All I have to say about that is, "duh."
How big did you think they would get last year? GoPro is now in the very tough early majority phase of adoption, where fewer people in that cohort are interested in the product.
And you can't forecast early majority adoption based on early adopter purchases. Early adopters are a breed apart. They love tech. They take more risks. They try things out and abandon them with ease. Early majority customers are none of those things. And mainstream customers are even less so.
If you want to play armchair prognosticor about a new technology (Apple Watch, anyone?), start with 15 points and take away points by asking four questions:
- If you own a GoPro, when was the last time you used it? If it wasn't in the last month, then take away a point. If it wasn't in the last year, then two points. If you don't own one and don't plan to, then take away three points.
- Could you imagine your neighbor using a GoPro? If not, then take away two points.
- Could you imagine a lot of people at the airport, truck stop, Starbucks, and Disneyworld using a GoPro? Take a point away for each venue where most people won't.
- Would your mother, father, and baby brother or child want to use a GoPro? Take away one point for each that won't.

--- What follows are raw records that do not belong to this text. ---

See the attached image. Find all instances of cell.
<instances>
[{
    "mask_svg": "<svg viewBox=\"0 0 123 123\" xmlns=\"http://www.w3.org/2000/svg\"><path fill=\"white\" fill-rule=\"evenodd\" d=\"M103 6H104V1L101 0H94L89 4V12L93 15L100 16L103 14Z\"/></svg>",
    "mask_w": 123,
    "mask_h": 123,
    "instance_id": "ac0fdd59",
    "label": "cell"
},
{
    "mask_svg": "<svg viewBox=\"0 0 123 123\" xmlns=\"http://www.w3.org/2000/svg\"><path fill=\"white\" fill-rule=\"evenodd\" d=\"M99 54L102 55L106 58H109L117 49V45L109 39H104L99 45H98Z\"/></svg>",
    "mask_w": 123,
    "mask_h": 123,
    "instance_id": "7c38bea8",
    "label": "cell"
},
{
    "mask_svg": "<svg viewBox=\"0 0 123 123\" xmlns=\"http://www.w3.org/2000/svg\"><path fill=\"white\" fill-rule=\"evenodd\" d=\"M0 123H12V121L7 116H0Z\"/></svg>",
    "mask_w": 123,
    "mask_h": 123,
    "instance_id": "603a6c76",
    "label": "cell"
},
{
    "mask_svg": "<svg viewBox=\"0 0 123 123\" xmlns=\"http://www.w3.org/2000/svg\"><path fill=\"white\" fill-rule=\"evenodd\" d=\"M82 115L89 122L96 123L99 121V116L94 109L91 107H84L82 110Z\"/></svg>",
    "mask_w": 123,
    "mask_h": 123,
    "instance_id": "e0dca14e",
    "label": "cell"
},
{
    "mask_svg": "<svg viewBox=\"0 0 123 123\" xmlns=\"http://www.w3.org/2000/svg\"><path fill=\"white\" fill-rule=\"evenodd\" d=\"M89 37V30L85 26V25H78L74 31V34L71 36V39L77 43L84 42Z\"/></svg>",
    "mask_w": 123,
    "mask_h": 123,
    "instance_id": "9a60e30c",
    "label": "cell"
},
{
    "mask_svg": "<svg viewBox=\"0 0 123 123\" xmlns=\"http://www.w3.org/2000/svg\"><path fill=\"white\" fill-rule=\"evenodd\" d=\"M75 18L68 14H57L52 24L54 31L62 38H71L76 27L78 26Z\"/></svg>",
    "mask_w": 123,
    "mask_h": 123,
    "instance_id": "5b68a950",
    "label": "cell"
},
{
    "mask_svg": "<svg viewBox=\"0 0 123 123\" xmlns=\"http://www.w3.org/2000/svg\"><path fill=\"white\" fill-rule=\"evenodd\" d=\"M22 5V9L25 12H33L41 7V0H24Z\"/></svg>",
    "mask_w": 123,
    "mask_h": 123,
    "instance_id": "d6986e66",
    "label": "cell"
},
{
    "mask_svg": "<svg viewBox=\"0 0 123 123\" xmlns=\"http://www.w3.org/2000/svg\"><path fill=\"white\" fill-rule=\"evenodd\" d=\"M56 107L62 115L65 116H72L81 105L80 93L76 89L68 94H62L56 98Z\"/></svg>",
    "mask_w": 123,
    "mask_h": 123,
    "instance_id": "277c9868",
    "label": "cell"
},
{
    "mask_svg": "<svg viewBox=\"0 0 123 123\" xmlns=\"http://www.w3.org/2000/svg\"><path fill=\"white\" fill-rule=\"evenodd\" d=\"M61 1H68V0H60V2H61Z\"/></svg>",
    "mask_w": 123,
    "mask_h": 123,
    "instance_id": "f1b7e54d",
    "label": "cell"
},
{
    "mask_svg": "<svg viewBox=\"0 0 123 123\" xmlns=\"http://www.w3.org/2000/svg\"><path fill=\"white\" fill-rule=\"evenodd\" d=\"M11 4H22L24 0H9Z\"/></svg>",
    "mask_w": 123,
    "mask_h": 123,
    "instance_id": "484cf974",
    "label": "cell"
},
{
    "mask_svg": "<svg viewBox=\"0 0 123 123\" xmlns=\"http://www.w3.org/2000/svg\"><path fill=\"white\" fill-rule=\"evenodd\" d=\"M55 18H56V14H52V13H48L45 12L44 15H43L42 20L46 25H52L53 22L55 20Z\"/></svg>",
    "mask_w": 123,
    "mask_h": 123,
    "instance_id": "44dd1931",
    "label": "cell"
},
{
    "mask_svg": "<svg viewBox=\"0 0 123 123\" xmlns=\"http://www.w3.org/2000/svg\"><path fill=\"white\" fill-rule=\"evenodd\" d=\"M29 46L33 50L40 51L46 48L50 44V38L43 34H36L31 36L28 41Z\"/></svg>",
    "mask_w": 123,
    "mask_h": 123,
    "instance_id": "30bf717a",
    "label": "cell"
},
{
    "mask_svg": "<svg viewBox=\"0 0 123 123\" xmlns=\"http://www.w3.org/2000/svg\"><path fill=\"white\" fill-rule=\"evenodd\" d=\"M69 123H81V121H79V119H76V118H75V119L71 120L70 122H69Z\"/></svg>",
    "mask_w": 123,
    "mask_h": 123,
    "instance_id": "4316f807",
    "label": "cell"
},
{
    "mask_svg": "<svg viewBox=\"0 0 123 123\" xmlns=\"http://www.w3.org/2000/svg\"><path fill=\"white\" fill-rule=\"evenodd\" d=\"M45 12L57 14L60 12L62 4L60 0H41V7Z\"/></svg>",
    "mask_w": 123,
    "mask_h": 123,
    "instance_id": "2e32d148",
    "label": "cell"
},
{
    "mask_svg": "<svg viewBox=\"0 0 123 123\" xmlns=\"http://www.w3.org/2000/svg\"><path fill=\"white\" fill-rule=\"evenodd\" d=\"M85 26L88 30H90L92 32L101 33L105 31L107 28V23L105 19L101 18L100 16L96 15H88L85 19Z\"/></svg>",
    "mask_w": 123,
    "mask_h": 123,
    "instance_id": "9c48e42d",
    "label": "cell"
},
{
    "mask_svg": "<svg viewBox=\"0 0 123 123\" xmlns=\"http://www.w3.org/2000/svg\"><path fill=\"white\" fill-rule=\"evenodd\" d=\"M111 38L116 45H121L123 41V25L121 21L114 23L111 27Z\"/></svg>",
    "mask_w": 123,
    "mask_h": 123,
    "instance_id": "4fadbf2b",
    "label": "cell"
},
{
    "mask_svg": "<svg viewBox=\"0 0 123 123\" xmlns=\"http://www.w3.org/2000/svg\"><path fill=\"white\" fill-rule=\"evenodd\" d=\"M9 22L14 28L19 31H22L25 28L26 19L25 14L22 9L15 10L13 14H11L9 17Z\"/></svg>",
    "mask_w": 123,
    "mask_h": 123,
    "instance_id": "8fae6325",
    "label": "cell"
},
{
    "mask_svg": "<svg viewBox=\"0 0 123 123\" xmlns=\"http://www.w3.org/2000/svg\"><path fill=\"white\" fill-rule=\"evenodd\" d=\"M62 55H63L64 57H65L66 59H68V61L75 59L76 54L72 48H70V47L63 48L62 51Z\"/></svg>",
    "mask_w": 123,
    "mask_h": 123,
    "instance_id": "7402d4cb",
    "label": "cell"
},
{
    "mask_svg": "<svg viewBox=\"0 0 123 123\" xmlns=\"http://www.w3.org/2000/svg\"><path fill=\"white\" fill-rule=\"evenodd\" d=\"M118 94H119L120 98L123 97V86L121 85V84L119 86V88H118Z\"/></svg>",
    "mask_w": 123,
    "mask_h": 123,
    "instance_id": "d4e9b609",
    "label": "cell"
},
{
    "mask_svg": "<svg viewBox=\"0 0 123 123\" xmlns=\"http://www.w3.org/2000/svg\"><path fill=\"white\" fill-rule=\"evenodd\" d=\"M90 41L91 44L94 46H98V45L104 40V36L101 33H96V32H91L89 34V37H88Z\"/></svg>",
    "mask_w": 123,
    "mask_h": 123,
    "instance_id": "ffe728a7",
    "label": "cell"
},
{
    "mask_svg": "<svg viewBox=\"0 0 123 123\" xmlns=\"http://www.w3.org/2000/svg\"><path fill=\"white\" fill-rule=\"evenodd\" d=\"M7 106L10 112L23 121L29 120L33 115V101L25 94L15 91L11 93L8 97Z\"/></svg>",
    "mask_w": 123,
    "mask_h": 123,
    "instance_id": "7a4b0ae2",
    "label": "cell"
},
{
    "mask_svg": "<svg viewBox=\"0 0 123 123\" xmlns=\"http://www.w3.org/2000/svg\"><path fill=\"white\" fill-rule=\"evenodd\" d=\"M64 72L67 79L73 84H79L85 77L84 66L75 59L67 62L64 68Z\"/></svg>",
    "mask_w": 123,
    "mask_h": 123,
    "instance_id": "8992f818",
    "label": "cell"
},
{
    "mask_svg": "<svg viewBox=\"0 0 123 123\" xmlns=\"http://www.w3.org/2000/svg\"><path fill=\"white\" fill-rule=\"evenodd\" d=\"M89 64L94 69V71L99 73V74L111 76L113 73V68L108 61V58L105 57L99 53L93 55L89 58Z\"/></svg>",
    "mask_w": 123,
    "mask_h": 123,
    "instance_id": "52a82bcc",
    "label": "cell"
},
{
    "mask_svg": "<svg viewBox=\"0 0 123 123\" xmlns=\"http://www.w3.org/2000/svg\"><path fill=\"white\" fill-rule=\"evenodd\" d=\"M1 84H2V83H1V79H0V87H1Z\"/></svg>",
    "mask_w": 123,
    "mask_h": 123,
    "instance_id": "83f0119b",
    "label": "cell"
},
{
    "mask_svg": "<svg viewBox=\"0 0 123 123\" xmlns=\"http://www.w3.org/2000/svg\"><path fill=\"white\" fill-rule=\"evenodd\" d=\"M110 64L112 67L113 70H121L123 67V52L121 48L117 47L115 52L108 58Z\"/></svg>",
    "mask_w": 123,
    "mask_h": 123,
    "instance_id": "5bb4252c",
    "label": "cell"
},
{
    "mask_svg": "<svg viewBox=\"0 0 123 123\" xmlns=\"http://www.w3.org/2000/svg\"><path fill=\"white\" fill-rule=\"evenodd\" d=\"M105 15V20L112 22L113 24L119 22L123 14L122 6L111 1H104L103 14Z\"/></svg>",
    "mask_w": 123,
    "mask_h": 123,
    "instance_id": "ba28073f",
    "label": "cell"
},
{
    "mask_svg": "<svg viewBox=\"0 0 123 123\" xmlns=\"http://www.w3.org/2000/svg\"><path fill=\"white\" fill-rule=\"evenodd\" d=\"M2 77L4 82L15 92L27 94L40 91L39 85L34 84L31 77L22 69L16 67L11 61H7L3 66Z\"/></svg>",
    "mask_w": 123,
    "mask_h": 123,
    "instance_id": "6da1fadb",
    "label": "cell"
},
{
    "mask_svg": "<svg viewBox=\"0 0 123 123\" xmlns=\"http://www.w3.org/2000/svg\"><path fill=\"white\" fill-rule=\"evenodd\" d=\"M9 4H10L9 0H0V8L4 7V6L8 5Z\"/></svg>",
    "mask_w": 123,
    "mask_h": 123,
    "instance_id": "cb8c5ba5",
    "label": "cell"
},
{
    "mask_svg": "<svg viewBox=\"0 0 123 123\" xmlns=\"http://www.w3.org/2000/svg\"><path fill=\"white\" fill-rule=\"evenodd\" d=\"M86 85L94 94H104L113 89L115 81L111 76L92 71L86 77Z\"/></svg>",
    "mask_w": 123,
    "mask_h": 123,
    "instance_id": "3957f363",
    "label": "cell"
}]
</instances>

- Could you imagine a lotta lotta people in China or India or Brazil using a GoPro? If not, then take away three points.
How many points are you left with? I'm left with five points.
For Oculus Rift, I get two points. .
For hoverboards, I get four points.
For consumer drones, I get two points.
For a smartphone, I get 15 points.
The fewer the points, the smaller the market. 15 points means pretty much everybody. Two points means a niche market. Five points means a signficant, but not huge market. Go ahead, try it yourself.
This simple quiz mimics what a solid forecast is based on because it segments the world into groups with different propensities to adopt a new technology. GoPro will do just fine with the segments that love capturing adventures or children or activities. It will do kind of okay with groups that are occasionally interested in those activities. It will be avoided by people that feel they can get most of what they need with a smartphone video camera. So what's its long-term market potential? Decent, but not great.
At Forrester, with our Consumer Technographics data we can analyze each of these groups to see if they exhibit the behaviors and attitudes that would lead them to adopt technologies that improve existing activities or enable new behaviors. I spent five years doing it, and it's some of the most interesting analysis I've ever done. The table top computer market was one we analyzed to convince HP and Microsoft that it was a nice-to-have product with perhaps a niche in hotel lobbies and gaming floors, but not a mainstream consumer product. And so it has been.